■ SUPPLIED DATA ■

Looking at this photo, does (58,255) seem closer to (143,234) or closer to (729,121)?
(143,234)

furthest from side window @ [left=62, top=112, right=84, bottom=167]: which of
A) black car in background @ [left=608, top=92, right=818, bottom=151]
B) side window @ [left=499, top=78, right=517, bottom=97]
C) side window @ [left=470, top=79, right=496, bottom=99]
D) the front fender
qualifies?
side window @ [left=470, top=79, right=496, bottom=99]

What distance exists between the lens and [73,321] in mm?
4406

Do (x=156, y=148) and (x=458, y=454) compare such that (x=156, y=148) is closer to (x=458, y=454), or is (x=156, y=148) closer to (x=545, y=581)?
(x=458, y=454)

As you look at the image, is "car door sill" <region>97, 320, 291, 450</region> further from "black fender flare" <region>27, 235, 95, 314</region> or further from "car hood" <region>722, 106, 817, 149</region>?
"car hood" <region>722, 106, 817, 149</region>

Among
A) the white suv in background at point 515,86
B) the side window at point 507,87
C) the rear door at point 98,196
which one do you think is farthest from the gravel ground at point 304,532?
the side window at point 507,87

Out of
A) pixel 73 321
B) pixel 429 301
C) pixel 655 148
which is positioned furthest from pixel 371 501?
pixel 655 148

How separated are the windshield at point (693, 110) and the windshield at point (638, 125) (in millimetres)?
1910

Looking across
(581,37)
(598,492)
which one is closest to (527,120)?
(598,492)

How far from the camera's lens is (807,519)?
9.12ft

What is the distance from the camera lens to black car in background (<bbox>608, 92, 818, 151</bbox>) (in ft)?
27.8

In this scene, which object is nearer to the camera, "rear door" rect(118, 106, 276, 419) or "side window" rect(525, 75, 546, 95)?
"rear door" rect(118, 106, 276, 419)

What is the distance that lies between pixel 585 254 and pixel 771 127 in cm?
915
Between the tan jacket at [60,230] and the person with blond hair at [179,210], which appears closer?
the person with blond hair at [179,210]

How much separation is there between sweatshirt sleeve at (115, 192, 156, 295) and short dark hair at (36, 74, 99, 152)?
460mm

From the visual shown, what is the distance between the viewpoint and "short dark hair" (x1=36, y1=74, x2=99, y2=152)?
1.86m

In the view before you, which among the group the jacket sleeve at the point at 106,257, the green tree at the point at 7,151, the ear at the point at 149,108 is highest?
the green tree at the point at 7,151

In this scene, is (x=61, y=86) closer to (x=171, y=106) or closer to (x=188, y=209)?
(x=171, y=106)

■ DIRECTION ■
Starting with the line that contains "How separated are", write out each line through the end of the listing, exactly as it appears, and include nothing else.

■ ANSWER ■
How separated are the windshield at point (693, 110) and the windshield at point (638, 125) (in millimetres)?
1910

Looking across
(581,37)
(598,492)
which one is closest to (527,120)?
(598,492)

How far from the camera's lens is (807,519)?
9.12ft

What is the distance from the camera lens to black car in background (<bbox>608, 92, 818, 151</bbox>) (in ft)?
27.8

In this scene, which object is nearer to the camera, "rear door" rect(118, 106, 276, 419) or "side window" rect(525, 75, 546, 95)?
"rear door" rect(118, 106, 276, 419)

What is the distance that lies between pixel 585 254 and pixel 771 127 in cm?
915
Between the tan jacket at [60,230] and the person with blond hair at [179,210], which appears closer?
the person with blond hair at [179,210]

How much separation is there between sweatshirt sleeve at (115, 192, 156, 295) and short dark hair at (36, 74, 99, 152)?
460mm

From the visual shown, what is the distance between the viewpoint and "short dark hair" (x1=36, y1=74, x2=99, y2=152)?
1.86m

In the view before you, which among the group the jacket sleeve at the point at 106,257, the green tree at the point at 7,151, the ear at the point at 149,108 is highest?
the green tree at the point at 7,151

In this scene, is (x=61, y=86) closer to (x=171, y=106) or closer to (x=188, y=209)?
(x=171, y=106)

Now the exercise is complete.